Democratizing AI ethics literacy

  • Articles
    • Public Policy
    • Privacy & Security
    • Human Rights
      • Ethics
      • JEDI (Justice, Equity, Diversity, Inclusion
    • Climate
    • Design
      • Emerging Technology
    • Application & Adoption
      • Health
      • Education
      • Government
        • Military
        • Public Works
      • Labour
    • Arts & Culture
      • Film & TV
      • Music
      • Pop Culture
      • Digital Art
  • Columns
    • AI Policy Corner
    • Recess
  • The AI Ethics Brief
  • AI Literacy
    • Research Summaries
    • AI Ethics Living Dictionary
    • Learning Community
  • The State of AI Ethics Report
    • Volume 6 (February 2022)
    • Volume 5 (July 2021)
    • Volume 4 (April 2021)
    • Volume 3 (Jan 2021)
    • Volume 2 (Oct 2020)
    • Volume 1 (June 2020)
  • About
    • Our Contributions Policy
    • Our Open Access Policy
    • Contact
    • Donate

A Holistic Assessment of the Reliability of Machine Learning Systems

August 21, 2023

🔬 Research Summary by Anthony Corso, Ph.D., Executive Director of the Stanford Center for AI Safety and studies the use of AI in high-stakes settings such as transportation and sustainability.

[Original paper by Anthony Corso, David Karamardian, Romeo Valentin, Mary Cooper, and Mykel J. Kochenderfer]


Overview: Machine learning has seen vast progress but still grapples with reliability issues, limiting its use in safety-critical applications. This paper introduces a holistic methodology that identifies five essential properties for evaluating the reliability of ML systems and applies it to over 500 models across three real-world datasets. Key insights reveal that the five reliability metrics are largely independent, but some techniques can simultaneously improve all of them.


Introduction

While recent progress in machine learning (ML) has been immense, enabling its application in safety-critical fields such as transportation and healthcare, many reliability issues still persist.

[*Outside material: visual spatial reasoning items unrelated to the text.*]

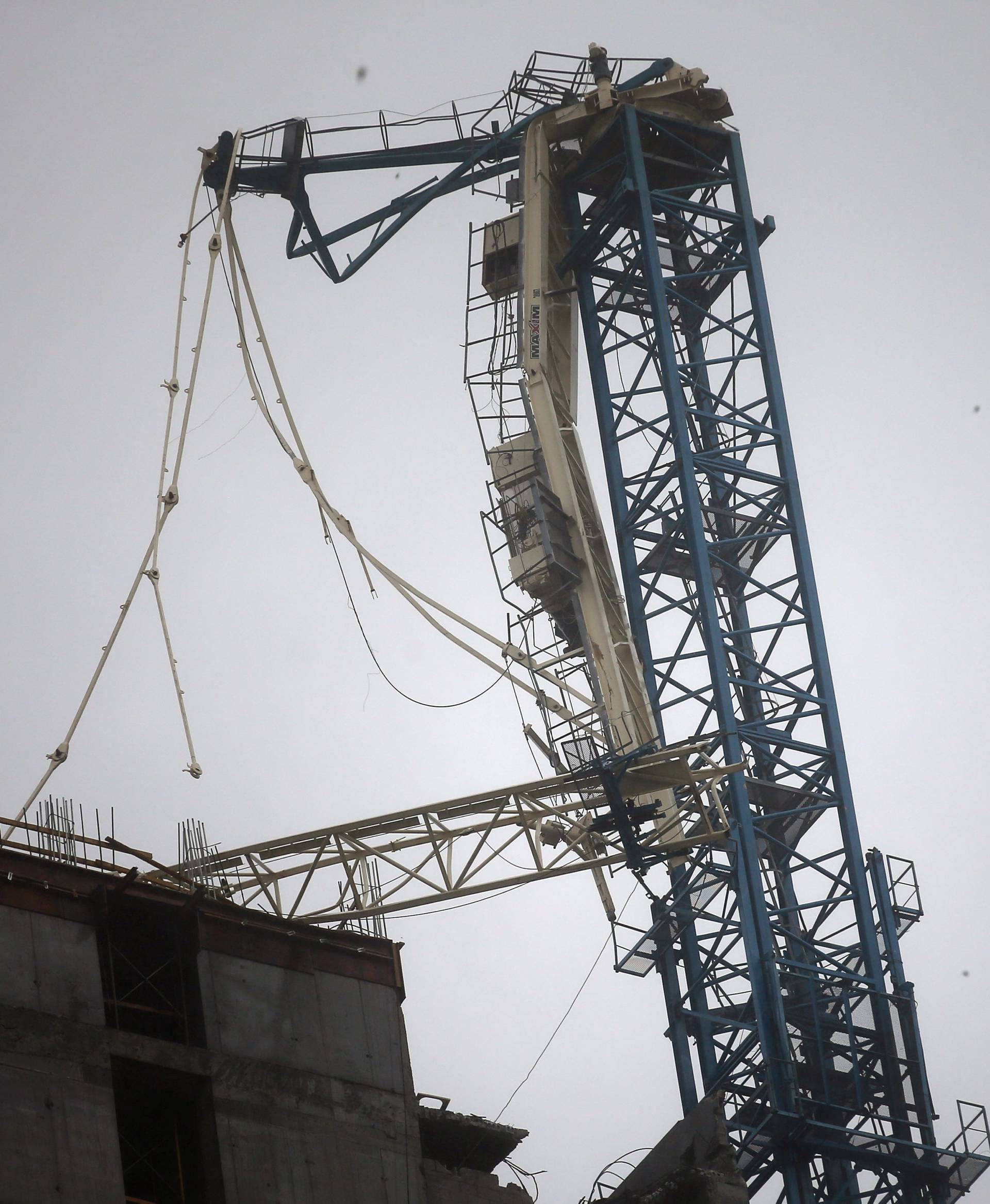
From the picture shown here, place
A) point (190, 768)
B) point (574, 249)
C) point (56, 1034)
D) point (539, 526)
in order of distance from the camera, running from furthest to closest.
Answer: point (574, 249), point (539, 526), point (190, 768), point (56, 1034)

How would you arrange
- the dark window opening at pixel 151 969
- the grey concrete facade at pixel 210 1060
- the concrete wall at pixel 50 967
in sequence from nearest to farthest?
the grey concrete facade at pixel 210 1060 < the concrete wall at pixel 50 967 < the dark window opening at pixel 151 969

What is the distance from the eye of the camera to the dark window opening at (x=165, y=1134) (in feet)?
126

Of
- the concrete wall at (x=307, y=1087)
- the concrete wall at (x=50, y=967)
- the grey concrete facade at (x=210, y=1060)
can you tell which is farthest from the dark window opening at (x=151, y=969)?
the concrete wall at (x=50, y=967)

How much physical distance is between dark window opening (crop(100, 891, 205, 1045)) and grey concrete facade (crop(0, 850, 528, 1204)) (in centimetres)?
5

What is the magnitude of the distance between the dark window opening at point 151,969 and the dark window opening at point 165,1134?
0.80 m

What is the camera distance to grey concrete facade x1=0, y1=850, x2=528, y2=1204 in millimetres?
36875

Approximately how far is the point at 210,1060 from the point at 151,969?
77.9 inches

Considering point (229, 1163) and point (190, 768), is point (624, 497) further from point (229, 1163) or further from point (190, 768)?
point (229, 1163)

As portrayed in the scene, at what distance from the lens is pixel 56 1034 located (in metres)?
37.5

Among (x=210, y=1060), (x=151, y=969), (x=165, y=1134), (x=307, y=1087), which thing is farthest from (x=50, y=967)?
(x=307, y=1087)

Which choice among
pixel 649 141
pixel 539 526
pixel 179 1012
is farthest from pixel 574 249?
pixel 179 1012

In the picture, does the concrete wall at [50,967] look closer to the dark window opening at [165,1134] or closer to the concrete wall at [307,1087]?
the dark window opening at [165,1134]

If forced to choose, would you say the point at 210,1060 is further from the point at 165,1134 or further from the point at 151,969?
the point at 151,969

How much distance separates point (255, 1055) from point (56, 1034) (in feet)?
11.7
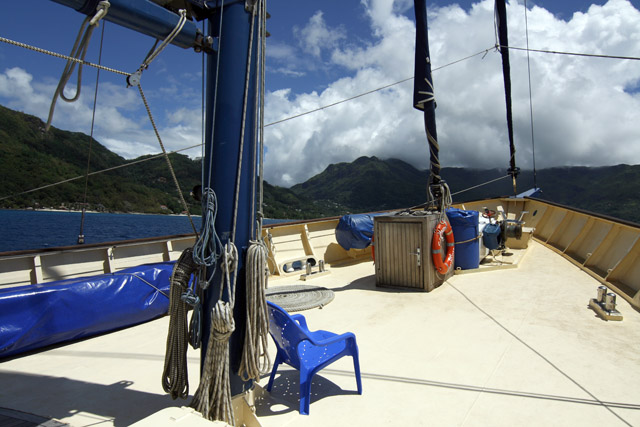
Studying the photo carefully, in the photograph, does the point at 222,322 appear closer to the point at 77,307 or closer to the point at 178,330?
the point at 178,330

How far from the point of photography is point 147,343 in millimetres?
3646

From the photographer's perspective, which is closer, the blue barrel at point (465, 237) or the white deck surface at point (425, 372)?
the white deck surface at point (425, 372)

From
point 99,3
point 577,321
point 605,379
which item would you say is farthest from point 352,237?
point 99,3

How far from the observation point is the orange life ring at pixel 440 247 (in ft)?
17.7

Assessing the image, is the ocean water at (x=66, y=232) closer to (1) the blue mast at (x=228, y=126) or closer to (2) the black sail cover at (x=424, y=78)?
(1) the blue mast at (x=228, y=126)

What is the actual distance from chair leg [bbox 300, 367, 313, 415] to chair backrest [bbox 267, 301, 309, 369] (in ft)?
0.33

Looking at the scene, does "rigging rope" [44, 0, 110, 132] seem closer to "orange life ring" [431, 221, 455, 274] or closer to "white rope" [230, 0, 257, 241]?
"white rope" [230, 0, 257, 241]

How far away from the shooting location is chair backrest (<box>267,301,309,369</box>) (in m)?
2.28

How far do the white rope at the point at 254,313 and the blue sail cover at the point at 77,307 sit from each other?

For instance, an object detection system might misclassify a stop sign as a speed limit sign or a cancer detector may lose 20% accuracy due to slight variations in imaging procedures. Considering these challenges, how should we evaluate machine learning system reliability? This paper proposes a holistic assessment methodology, identifying five key properties vital for reliable ML systems: in-distribution performance, distribution-shift robustness, adversarial robustness, calibration, and out-of-distribution detection, and then combines them into a holistic reliability score. This approach evaluates over 500 models on three real-world datasets, identifying the most successful algorithmic techniques for improving reliability and analyzing how these metrics interrelate. A primary insight from the research is that improvements on these five reliability metrics are mostly independent of each other; improving one does not necessarily improve the others. However, some strategies, like fine-tuning pretrained models and ensembling, enhance all reliability metrics simultaneously, which may imply that they improve the model’s capability on a more fundamental level.

Key Insights

Which metrics should we care about?

It is common practice to measure the performance of an ML model on a held-out test set to determine how well it may generalize to the real world. However, this is just one element of deploying a safe and reliable system. The NIST AI risk management framework (RMF), for example, asserts that in addition to performing well in the expected environment, reliable systems should “withstand unexpected adverse events or unexpected changes in their environment […] and degrade safely and gracefully when this is necessary.” Which metrics can be used to quantify these properties of a machine learning model?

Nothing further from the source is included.